9.2: Dealing With Time-Related Threats and Order Effects

Cards (11)

  • What is the purpose of controlling time in a research study?
    By controlling the time from one treatment condition to the next, a researcher has some control over time-related threats to internal validity. Shortening the time between the treatments can reduce the risk of time-related threats. This technique can often increase the likelihood that order effects will influence the results.
  • Counterbalancing
    In a withion-subjects design, a procedure to minimise threats from order effects and time-related factors by changing the order in which treatment conditions are administered from one participant to another so that the treatment conditions are matched with respect to time.
  • What is the goal with counterbalancing?
    The goal is to use every possible order of treatments with an equal number of individuals participating in each sequences. It disrupts any systematic relationship between time and the order of treatment conditions, and thereby eliminates potential confounding from time-related threats or order effects
  • What is the relevance of counterbalancing and order effects?
    Counterbalancing is usually discussed in terms of order effects; order effects can change individual scores and means, but when a design is counterbalanced the changes do not influence the mean differences between treatments; thus, the order effects do not threaten the internal validity of the study.
  • What is the value of counterbalacning a within-subjects design?
    It prevents any order effects from accumulating in one particular treatment condition; instead, the order effects are spread evenly across all the different conditions so that it is possible to make fair and unbiased comparisons between treatments.

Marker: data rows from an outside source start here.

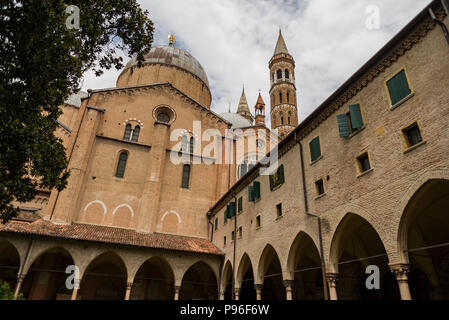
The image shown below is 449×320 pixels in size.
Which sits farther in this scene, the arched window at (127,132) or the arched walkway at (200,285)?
the arched window at (127,132)

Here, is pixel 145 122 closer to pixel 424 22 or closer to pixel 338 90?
pixel 338 90

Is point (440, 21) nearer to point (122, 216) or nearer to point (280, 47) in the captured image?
point (122, 216)

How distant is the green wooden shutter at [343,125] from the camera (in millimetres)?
10625

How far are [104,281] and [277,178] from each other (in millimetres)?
13448

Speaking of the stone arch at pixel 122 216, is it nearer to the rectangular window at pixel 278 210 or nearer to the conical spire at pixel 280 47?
the rectangular window at pixel 278 210

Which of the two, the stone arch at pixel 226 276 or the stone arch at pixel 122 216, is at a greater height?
the stone arch at pixel 122 216

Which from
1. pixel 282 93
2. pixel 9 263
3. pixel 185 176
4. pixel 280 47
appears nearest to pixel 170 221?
pixel 185 176

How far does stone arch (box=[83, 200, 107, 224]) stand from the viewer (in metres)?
20.1

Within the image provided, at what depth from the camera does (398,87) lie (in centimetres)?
902

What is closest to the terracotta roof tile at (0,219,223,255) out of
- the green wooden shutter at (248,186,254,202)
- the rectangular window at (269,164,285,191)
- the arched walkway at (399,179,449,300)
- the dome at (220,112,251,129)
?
the green wooden shutter at (248,186,254,202)

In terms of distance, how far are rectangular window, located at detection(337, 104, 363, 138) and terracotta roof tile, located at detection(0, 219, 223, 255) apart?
12.6m

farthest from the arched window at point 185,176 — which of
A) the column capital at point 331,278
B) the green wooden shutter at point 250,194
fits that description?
the column capital at point 331,278

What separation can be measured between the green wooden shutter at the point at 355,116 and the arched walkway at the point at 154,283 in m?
14.6
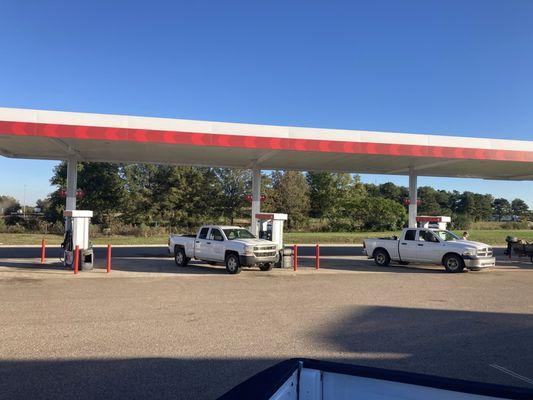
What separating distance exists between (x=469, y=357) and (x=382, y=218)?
Result: 54.2 m

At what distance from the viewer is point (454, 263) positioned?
18562mm

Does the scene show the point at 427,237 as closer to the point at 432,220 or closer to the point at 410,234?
the point at 410,234

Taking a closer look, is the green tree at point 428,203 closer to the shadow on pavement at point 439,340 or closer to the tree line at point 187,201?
the tree line at point 187,201

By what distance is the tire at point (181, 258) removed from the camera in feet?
62.8

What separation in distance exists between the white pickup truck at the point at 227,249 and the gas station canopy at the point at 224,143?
3348 millimetres

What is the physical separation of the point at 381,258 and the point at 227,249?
753 cm

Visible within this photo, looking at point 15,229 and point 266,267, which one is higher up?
point 15,229

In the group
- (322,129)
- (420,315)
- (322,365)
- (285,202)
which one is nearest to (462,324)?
(420,315)

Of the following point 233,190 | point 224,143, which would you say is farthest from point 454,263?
point 233,190

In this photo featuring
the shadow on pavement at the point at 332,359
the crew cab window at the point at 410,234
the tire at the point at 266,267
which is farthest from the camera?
the crew cab window at the point at 410,234

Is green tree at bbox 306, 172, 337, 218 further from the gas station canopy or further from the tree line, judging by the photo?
the gas station canopy

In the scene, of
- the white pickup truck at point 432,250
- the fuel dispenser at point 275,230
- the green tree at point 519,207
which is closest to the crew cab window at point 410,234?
the white pickup truck at point 432,250

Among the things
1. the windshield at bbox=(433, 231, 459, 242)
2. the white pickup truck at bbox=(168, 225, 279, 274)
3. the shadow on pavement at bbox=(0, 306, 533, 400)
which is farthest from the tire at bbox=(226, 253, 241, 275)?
the windshield at bbox=(433, 231, 459, 242)

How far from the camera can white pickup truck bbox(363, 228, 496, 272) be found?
18250 millimetres
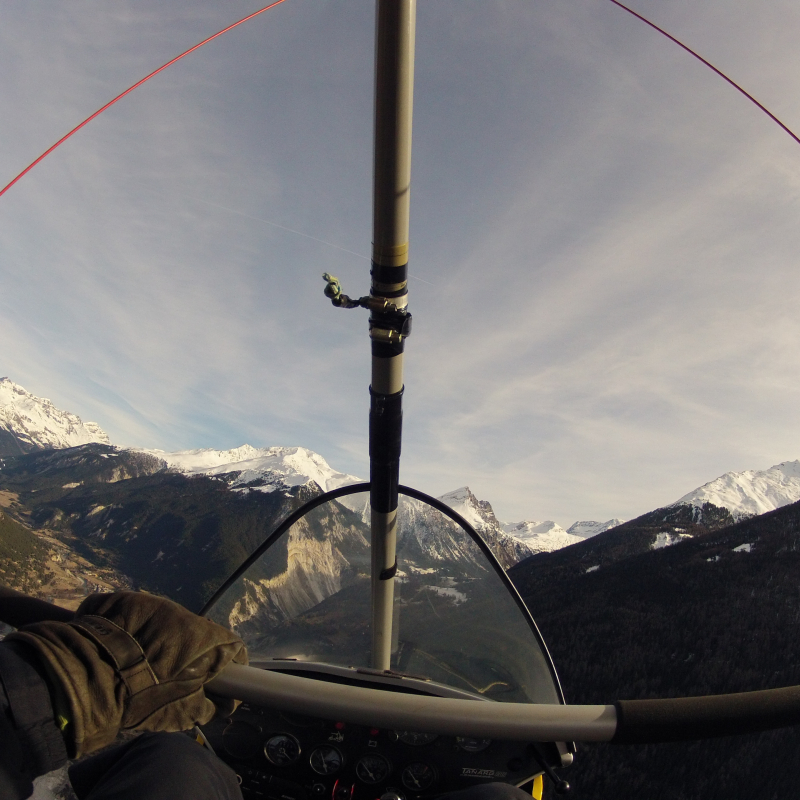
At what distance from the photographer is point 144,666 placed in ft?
5.65

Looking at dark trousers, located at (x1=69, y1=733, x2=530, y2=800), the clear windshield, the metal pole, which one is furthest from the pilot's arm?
the clear windshield

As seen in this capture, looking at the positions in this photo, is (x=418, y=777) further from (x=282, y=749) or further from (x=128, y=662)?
(x=128, y=662)

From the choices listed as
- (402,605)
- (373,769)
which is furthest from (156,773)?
(402,605)

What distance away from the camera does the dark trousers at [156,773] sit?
1.82m

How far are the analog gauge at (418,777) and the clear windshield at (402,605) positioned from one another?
1.10m

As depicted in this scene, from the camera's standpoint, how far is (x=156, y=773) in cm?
192

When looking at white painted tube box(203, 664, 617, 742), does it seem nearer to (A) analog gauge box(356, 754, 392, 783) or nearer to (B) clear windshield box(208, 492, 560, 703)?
(A) analog gauge box(356, 754, 392, 783)

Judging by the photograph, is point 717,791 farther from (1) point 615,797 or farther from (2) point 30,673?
(2) point 30,673

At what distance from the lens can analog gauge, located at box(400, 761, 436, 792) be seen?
3.57m

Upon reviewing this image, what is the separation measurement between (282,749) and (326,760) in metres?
0.34

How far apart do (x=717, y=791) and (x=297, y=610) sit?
137204 mm

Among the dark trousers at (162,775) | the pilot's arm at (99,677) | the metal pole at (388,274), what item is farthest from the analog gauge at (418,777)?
the pilot's arm at (99,677)

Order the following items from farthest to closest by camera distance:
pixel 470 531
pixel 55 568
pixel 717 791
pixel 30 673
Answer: pixel 55 568
pixel 717 791
pixel 470 531
pixel 30 673

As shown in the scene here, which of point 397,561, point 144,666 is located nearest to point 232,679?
point 144,666
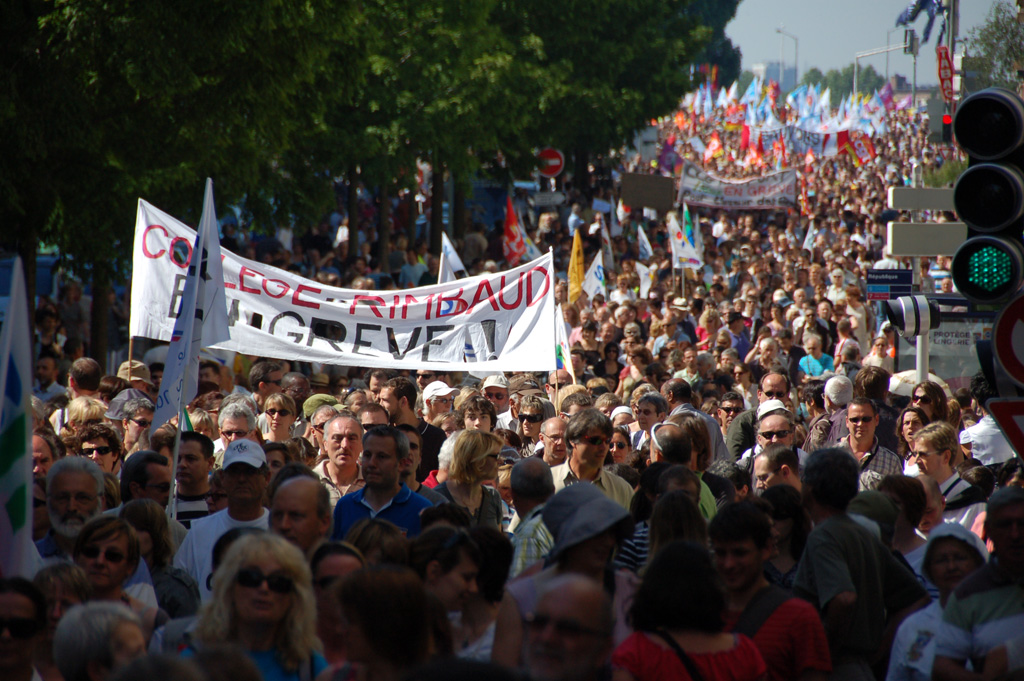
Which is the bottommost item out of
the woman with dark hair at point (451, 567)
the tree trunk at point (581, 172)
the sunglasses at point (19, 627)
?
the sunglasses at point (19, 627)

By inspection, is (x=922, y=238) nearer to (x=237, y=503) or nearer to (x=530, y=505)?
(x=530, y=505)

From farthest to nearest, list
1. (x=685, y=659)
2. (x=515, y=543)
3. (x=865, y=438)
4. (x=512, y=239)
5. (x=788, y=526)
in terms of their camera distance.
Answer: (x=512, y=239) → (x=865, y=438) → (x=788, y=526) → (x=515, y=543) → (x=685, y=659)

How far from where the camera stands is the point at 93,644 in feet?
13.3

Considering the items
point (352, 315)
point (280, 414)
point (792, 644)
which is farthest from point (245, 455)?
point (352, 315)

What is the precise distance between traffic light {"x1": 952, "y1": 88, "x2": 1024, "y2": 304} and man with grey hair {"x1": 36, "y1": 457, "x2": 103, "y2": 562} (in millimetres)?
4290

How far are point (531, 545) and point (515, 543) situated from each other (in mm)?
133

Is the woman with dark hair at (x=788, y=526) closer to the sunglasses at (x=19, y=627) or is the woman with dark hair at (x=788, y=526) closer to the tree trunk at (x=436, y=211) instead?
the sunglasses at (x=19, y=627)

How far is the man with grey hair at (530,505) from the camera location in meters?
5.77

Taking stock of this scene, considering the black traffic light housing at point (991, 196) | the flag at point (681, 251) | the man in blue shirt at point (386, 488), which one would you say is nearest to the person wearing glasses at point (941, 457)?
the black traffic light housing at point (991, 196)

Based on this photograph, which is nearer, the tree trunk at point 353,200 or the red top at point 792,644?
the red top at point 792,644

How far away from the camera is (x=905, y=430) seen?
9.34 metres

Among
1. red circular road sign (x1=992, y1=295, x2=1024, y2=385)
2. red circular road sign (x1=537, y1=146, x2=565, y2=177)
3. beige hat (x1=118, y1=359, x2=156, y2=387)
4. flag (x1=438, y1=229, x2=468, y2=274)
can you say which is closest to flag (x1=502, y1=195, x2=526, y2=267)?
flag (x1=438, y1=229, x2=468, y2=274)

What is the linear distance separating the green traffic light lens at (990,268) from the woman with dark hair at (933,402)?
3.25 m

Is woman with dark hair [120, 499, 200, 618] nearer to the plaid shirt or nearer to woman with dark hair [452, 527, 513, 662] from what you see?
the plaid shirt
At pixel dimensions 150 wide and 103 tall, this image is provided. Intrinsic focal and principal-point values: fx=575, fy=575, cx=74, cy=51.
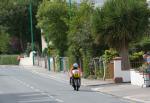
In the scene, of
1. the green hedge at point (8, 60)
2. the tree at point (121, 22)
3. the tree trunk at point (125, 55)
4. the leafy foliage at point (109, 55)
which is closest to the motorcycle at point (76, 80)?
the tree at point (121, 22)

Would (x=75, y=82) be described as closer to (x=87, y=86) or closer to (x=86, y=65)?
(x=87, y=86)

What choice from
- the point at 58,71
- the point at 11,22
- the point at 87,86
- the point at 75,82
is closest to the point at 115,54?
the point at 87,86

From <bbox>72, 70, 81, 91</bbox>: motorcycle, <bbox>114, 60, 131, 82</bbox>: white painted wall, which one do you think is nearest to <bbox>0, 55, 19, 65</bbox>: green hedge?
<bbox>114, 60, 131, 82</bbox>: white painted wall

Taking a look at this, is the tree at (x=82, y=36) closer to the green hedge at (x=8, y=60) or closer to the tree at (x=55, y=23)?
the tree at (x=55, y=23)

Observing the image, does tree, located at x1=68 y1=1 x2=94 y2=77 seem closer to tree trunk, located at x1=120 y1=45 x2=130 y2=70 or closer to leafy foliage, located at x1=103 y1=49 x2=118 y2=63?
leafy foliage, located at x1=103 y1=49 x2=118 y2=63

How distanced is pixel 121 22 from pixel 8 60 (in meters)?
61.9

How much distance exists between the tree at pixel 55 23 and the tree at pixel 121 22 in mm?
19128

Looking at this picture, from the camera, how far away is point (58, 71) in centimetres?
5631

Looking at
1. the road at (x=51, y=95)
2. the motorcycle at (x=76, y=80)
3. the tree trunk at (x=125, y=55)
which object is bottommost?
the road at (x=51, y=95)

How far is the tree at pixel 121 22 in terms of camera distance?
3578cm

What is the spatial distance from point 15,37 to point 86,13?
213 feet

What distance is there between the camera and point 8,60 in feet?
315

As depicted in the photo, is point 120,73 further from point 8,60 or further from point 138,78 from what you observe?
point 8,60

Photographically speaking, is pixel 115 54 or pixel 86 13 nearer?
pixel 115 54
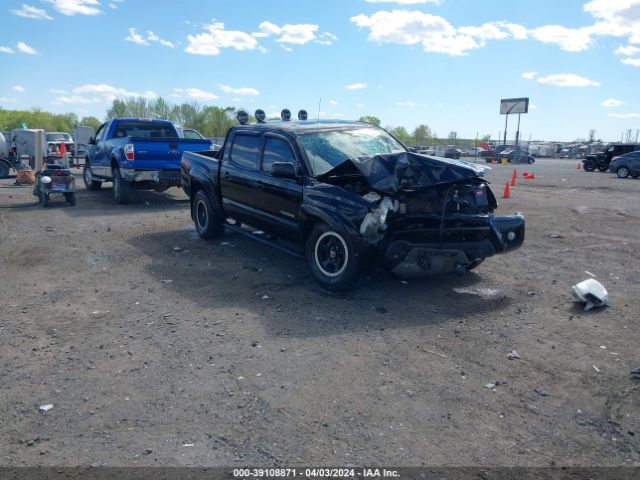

  • What are two disadvantages of counterbalancing?
    1. It can distort treatment means; however, this distortion is not important.
    2. Counterbalancing adds the order effects to some of the individuals within each treatment, but not to all of the individuals; thus, the differences between scores are increased within each treatment, which adds variance.
    3. The assumption that order effects are symmetrical is not always justified. It is possible that one treatment can produce more of an order effect than another treatment.
  • Complete Counterbalancing
    In within-subjects design, using a separate group of participants for every possible order of treatment conditions. With n = different treatment conditions and n! = different orders.
  • What is the idea behind complete counterbalancing?
    The idea behind this is that a particular series of treatment conditions may create its own unique order effect. To completely balance said effects, the research design should use every possible ordering of treatment conditions.
  • What is the issue with complete counterbalancing?
    The issue is that the more treatment conditions there are, the more participants are needed for each treatment conditions.
  • Partial Counterbalancing
    A system of counterbalancing that ensures each treatment conditions occurs first for one group of participants, second for one group, third for one group, and so on; but does not require that every possible order of treatment conditions be used.
  • What differentiates partial counterbalancing to complete counterbalancing?
    Partial counterbalancing uses enough different orderings to ensure that each treatment condition occurs first in the sequence for one group of participants, occurs second for another, third for another and so on; first group receives treatment A first, another group receives A second, another grup receives B third, etc. Each of the other treatments appears once in each ordinal position.